Graduate Capstone & Thesis
Capstone/Thesis Orientation is held each fall and spring semester. Dates and times will be sent to your UCCS email, as well as posted on the website, when available.
About Capstone Seminar
For graduate students, the Capstone Seminar is designed to integrate and synthesize the student's entire course of study. The course provides a process and structure for the School of Public Affairs faculty to be able to ensure that all graduates can demonstrate knowledge of the concepts and principles conveyed in the core curriculum of their degree and can apply that knowledge, and that gained from elective courses to analysis of contemporary issues in public administration (including the administration of nonprofit organizations) or criminal justice. The products of this seminar will be tangible evidence of a degree candidate's qualifications and expertise.
Students will complete a graduate-level project which demonstrates their ability to integrate the knowledge and skills they have gained from the Master of Criminal Justice (MCJ), Master of Public Administration (MPA), Dual MPA/MCJ, or Dual MPA/MA Sociology (SOC) programs. The project will enable students to demonstrate their:
- Knowledge of theory, research, and practice in public administration and/or nonprofit management and/or criminal justice
- Oral communication skills
- Written communication skills
- Critical thinking skills
The goals of the MPA, MCJ, Dual MPA/MCJ, and Dual MPA/MA SOC programs are to enhance students' skills in each of these areas so that students are able to effectively contribute to their fields and improve programs and policies.
For a more detailed description of the Capstone Seminar, take a look at a Sample Capstone Syllabus.
When dealing with human subjects and other sensitive information, it is important to know the policies and procedures that UCCS and federal regulations follow. The Institutional Review Board for the Protection of Human Subjects (IRB) is a committee dedicated to upholding these policies in order to protect human subjects. More information on this can be found on the Office of Sponsored Program's website.
Capstone Spotlight: Emergency Preparedness by Stuart Sockman, MPA
The Capstone Seminar in Public Administration and in Criminal Justice is designed to integrate and synthesize your entire course of study. The course provides a process and structure for the School of Public Affairs faculty to ensure that all graduates can demonstrate knowledge of the concepts and principles conveyed in the core curriculum of their degree and can apply that knowledge, and that gained from elective courses, to analysis of contemporary issues in public administration (including the administration of nonprofit organizations) or criminal justice.
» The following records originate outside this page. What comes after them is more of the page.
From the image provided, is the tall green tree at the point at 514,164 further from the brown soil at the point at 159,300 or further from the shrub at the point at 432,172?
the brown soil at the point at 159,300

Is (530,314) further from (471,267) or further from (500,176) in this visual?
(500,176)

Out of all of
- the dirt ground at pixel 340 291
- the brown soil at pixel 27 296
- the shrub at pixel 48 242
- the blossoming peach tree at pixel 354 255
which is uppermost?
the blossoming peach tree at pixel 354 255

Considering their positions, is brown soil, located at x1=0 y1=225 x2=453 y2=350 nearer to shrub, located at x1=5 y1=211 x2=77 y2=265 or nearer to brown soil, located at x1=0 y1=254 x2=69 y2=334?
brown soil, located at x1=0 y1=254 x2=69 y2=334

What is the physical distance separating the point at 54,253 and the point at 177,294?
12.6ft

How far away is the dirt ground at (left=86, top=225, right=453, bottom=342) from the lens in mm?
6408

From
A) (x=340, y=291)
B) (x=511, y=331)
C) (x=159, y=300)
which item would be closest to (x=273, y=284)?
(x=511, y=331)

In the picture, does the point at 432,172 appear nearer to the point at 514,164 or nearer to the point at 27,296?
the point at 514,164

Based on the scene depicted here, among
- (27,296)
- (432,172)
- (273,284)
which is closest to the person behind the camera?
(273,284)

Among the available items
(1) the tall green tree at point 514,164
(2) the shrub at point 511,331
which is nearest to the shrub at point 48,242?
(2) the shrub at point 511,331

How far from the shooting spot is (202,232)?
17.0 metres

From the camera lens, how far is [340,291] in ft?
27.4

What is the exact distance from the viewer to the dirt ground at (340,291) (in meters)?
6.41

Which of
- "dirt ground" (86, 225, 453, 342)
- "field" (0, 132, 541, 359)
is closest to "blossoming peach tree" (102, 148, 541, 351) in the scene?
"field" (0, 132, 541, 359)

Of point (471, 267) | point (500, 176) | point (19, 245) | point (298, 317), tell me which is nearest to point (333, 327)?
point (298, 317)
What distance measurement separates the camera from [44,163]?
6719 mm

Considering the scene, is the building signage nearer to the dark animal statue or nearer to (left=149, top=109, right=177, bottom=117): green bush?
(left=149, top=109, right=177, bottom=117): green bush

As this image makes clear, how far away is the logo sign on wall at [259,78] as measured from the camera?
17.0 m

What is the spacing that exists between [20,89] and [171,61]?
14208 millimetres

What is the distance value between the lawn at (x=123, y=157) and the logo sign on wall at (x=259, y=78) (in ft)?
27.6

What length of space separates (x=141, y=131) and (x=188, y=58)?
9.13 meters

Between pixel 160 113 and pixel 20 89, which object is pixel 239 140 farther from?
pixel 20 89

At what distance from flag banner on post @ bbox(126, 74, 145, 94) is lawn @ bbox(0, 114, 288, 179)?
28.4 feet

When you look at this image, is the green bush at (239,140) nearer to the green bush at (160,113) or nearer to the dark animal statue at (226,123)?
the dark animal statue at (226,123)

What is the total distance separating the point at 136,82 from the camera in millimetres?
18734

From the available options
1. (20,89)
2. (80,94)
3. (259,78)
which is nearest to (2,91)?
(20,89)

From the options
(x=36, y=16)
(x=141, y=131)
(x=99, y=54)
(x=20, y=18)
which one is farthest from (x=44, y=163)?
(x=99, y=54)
The products of this seminar will be tangible evidence of a degree candidate's qualifications and expertise.
Many students have organizations in mind for which they want to complete a capstone project. Capstone projects can be done with your employing organization, but must be outside the day to day responsibilities of your work. The School of Public Affairs (SPA) maintains a list of community organizations where students are conducting their projects. In any case, the final project -- whether one the student has found or one suggested through SPA -- must be approved by the course instructor for the semester you are taking the class.
Typically about 25 pages.
Early in the program. Students are encouraged to attend a Capstone Orientation at least two semesters prior to when you anticipate completing your capstone. Students can schedule a meeting with their faculty advisor to begin exploring potential capstone ideas at any point in the program.
This question should be explored with the faculty member who will be teaching the course the semester you plan to take the course. You will also need to coordinate with your faculty advisor.
It depends. The project needs to be outside the scope of your normal job duties. Usually this means that your client agency representative is someone other than your immediate supervisor. The clear advantage of using your employer as a client agency is that you are familiar with the agency, and presumably trusted by them. The disadvantage is that once you get started, it may be difficult to limit the scope of your project because this may mean saying "no" to your professional colleagues.
Taking the capstone as part of a learning community will help you better understand the research process, and overcome the obstacles you inevitably face in moving from your research proposal (prospectus) to the finished product.
Your "first reader" is the instructor of record for the course. This person is responsible for working with you and the other two readers to help you successfully complete your project. Your "second reader" is a UCCS faculty member who is a subject-matter expert in your area of research. This person must review and approve your IRB proposal (if required) before the first reader signs off on it. Your "third reader" is the client agency representative responsible. While your first reader may offer suggestions of an appropriate second reader, it is your responsibility to contact this person, explain your project, and secure their approval for serving in this capacity. Once your project starts, your second reader will generally focus on project design, literature review, methodology, and conclusions and recommendations for further research. Your third reader will focus on access to data (information) within the client agency, and the soundness of your recommendations for organizational policy and/or practice. All three readers must attend the oral presentation of your project. The first reader assigns your course grade, after reviewing the feedback (rubric) completed by your second and third readers.
This FAQ is complex, as there is not one answer for every student. If you think you might be interested in writing a thesis, contact your faculty advisor as early as possible. Students interested in pursuing a thesis must have a cumulative UCCS GPA of 3.75 or higher.